Exercise description:
Reproduce the entire listing word for word.

*** Data ***

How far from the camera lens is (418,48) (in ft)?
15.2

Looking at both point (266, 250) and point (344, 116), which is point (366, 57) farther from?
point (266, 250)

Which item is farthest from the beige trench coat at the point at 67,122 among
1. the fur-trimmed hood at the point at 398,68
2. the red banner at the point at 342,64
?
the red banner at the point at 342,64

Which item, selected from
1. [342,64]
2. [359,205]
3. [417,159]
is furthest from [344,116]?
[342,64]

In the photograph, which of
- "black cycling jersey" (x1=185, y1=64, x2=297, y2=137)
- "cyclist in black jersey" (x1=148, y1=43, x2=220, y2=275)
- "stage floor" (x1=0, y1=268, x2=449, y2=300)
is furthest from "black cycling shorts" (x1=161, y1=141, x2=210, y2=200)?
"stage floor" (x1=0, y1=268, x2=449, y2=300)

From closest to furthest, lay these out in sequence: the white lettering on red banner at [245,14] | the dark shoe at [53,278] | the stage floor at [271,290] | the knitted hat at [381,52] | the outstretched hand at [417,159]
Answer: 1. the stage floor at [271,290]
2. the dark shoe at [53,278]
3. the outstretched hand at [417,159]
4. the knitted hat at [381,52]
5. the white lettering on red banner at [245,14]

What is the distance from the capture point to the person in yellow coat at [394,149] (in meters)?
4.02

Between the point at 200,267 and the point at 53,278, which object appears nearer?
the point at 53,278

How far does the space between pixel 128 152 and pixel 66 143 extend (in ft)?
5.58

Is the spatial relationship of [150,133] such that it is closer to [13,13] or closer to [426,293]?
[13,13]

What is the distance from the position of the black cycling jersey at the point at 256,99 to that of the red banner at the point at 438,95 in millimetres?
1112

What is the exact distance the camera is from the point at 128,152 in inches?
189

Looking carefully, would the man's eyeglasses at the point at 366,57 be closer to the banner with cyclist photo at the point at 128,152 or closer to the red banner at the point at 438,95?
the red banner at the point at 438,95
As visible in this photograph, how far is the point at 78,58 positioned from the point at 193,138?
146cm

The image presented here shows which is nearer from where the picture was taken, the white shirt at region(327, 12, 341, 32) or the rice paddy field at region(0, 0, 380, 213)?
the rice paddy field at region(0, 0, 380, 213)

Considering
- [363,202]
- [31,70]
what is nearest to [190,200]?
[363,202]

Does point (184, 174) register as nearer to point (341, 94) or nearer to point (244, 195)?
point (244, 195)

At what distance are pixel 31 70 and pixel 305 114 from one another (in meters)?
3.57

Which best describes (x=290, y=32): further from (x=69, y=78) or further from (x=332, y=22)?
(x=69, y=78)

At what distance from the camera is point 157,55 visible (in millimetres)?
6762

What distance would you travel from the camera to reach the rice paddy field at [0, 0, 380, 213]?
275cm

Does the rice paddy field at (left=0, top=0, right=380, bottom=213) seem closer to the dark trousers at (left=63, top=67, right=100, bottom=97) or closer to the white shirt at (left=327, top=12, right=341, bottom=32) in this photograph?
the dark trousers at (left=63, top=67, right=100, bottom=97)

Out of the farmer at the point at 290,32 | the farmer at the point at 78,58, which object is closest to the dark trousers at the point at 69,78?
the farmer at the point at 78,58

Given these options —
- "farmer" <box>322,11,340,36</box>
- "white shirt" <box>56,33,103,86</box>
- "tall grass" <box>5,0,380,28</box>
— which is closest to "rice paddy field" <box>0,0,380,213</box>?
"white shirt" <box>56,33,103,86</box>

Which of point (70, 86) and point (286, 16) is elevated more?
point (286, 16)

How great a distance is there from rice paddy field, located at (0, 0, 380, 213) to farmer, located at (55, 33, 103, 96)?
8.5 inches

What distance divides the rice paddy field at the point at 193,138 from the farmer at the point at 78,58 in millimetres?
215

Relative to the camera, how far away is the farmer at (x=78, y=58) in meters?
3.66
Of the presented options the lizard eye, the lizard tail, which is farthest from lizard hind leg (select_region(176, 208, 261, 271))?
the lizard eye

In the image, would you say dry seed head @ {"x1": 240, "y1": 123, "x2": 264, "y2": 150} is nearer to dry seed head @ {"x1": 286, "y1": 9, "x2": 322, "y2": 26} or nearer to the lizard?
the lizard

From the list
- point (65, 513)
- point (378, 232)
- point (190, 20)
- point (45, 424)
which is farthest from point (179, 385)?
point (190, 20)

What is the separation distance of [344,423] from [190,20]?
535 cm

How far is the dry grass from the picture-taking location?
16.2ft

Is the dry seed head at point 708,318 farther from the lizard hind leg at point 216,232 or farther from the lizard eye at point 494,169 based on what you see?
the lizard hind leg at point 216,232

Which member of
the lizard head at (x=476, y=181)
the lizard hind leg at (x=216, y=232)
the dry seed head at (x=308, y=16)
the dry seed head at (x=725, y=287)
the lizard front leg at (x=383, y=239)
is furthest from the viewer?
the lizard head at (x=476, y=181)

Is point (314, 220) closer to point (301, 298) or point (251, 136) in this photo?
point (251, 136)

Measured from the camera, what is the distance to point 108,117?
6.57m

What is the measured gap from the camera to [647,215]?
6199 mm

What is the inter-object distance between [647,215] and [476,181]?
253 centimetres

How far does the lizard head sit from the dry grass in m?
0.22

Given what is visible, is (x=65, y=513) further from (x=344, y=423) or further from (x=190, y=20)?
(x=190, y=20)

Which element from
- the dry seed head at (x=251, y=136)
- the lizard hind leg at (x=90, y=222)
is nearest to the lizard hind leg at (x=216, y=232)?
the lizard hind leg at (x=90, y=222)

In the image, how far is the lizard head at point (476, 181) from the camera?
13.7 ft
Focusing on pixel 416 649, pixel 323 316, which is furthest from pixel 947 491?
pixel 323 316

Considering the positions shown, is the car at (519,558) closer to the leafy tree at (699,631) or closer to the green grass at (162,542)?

***

The solution:
How far from the camera lens is (418,48) (in ft)?
15.2

Looking at both point (266, 250) and point (344, 116), which is point (366, 57) farther from?
point (266, 250)

Which item is farthest from the beige trench coat at the point at 67,122 among
1. the fur-trimmed hood at the point at 398,68
2. the red banner at the point at 342,64
?
the red banner at the point at 342,64

Which item, selected from
1. [342,64]
2. [359,205]
3. [417,159]
is furthest from [344,116]?
[342,64]

In the photograph, which of
- "black cycling jersey" (x1=185, y1=64, x2=297, y2=137)
- "cyclist in black jersey" (x1=148, y1=43, x2=220, y2=275)
- "stage floor" (x1=0, y1=268, x2=449, y2=300)
is furthest from "black cycling shorts" (x1=161, y1=141, x2=210, y2=200)?
"stage floor" (x1=0, y1=268, x2=449, y2=300)

From closest to furthest, lay these out in sequence: the white lettering on red banner at [245,14] | the dark shoe at [53,278] | the stage floor at [271,290] | the knitted hat at [381,52] | the outstretched hand at [417,159]
Answer: 1. the stage floor at [271,290]
2. the dark shoe at [53,278]
3. the outstretched hand at [417,159]
4. the knitted hat at [381,52]
5. the white lettering on red banner at [245,14]

What is the distance from the capture point to the person in yellow coat at [394,149] (in meters)?
4.02

Between the point at 200,267 and the point at 53,278, which object appears nearer?
the point at 53,278

How far does the space between pixel 128 152 and pixel 66 143 extend (in ft)?
5.58

Is the spatial relationship of [150,133] such that it is closer to [13,13] or closer to [426,293]?
[13,13]

What is the distance from the position of the black cycling jersey at the point at 256,99 to that of the red banner at the point at 438,95 in millimetres?
1112

What is the exact distance the camera is from the point at 128,152 in inches?
189

Looking carefully, would the man's eyeglasses at the point at 366,57 be closer to the banner with cyclist photo at the point at 128,152 or closer to the red banner at the point at 438,95?
the red banner at the point at 438,95
As visible in this photograph, how far is the point at 78,58 positioned from the point at 193,138?
146cm

The image presented here shows which is nearer from where the picture was taken, the white shirt at region(327, 12, 341, 32) or the rice paddy field at region(0, 0, 380, 213)?
the rice paddy field at region(0, 0, 380, 213)

Considering
- [363,202]
- [31,70]
what is nearest to [190,200]?
[363,202]

Does point (184, 174) register as nearer to point (341, 94) or nearer to point (244, 195)?
point (244, 195)

At what distance are pixel 31 70 and pixel 305 114 from one another (in meters)?
3.57

Which best describes (x=290, y=32): further from (x=69, y=78) or further from (x=332, y=22)?
(x=69, y=78)

At what distance from the camera is point 157,55 visible (in millimetres)?
6762

What distance would you travel from the camera to reach the rice paddy field at [0, 0, 380, 213]?
275cm

Does the rice paddy field at (left=0, top=0, right=380, bottom=213) seem closer to the dark trousers at (left=63, top=67, right=100, bottom=97) or closer to the white shirt at (left=327, top=12, right=341, bottom=32) in this photograph?
the dark trousers at (left=63, top=67, right=100, bottom=97)

Out of the farmer at the point at 290,32 | the farmer at the point at 78,58, which object is closest to the dark trousers at the point at 69,78?
the farmer at the point at 78,58

Given these options —
- "farmer" <box>322,11,340,36</box>
- "white shirt" <box>56,33,103,86</box>
- "tall grass" <box>5,0,380,28</box>
— which is closest to "rice paddy field" <box>0,0,380,213</box>?
"white shirt" <box>56,33,103,86</box>

Which of point (70, 86) and point (286, 16) is elevated more?
point (286, 16)

How great a distance is there from rice paddy field, located at (0, 0, 380, 213) to farmer, located at (55, 33, 103, 96)?
8.5 inches

What distance divides the rice paddy field at the point at 193,138 from the farmer at the point at 78,58 in millimetres?
215

Relative to the camera, how far away is the farmer at (x=78, y=58) in meters?
3.66
Of the presented options the lizard eye, the lizard tail, which is farthest from lizard hind leg (select_region(176, 208, 261, 271))?
the lizard eye

In the image, would you say dry seed head @ {"x1": 240, "y1": 123, "x2": 264, "y2": 150} is nearer to dry seed head @ {"x1": 286, "y1": 9, "x2": 322, "y2": 26} or nearer to the lizard?
the lizard

From the list
- point (65, 513)
- point (378, 232)
- point (190, 20)
- point (45, 424)
which is farthest from point (179, 385)?
point (190, 20)

What is the separation distance of [344,423] from [190,20]?
535 cm

How far is the dry grass from the picture-taking location?
16.2ft

Is the dry seed head at point 708,318 farther from the lizard hind leg at point 216,232 or farther from the lizard eye at point 494,169 based on what you see?
the lizard hind leg at point 216,232

Which member of
the lizard head at (x=476, y=181)
the lizard hind leg at (x=216, y=232)
the dry seed head at (x=308, y=16)
the dry seed head at (x=725, y=287)
the lizard front leg at (x=383, y=239)
is furthest from the viewer?
the lizard head at (x=476, y=181)

Is point (314, 220) closer to point (301, 298) or point (251, 136) in this photo?
point (251, 136)

Measured from the camera, what is the distance to point 108,117?
6.57m

What is the measured gap from the camera to [647,215]?
6199 mm

What is the inter-object distance between [647,215] and [476,181]?
253 centimetres

How far does the lizard head sit from the dry grass in m?
0.22

Given what is visible, is (x=65, y=513) further from (x=344, y=423) or further from (x=190, y=20)?
(x=190, y=20)

Which element from
- the dry seed head at (x=251, y=136)
- the lizard hind leg at (x=90, y=222)
is nearest to the lizard hind leg at (x=216, y=232)?
the lizard hind leg at (x=90, y=222)

In the image, how far is the lizard head at point (476, 181) from the camera?
13.7 ft
Focusing on pixel 416 649, pixel 323 316, which is furthest from pixel 947 491?
pixel 323 316

Considering the positions shown, is the car at (519,558) closer to the leafy tree at (699,631) or closer to the green grass at (162,542)?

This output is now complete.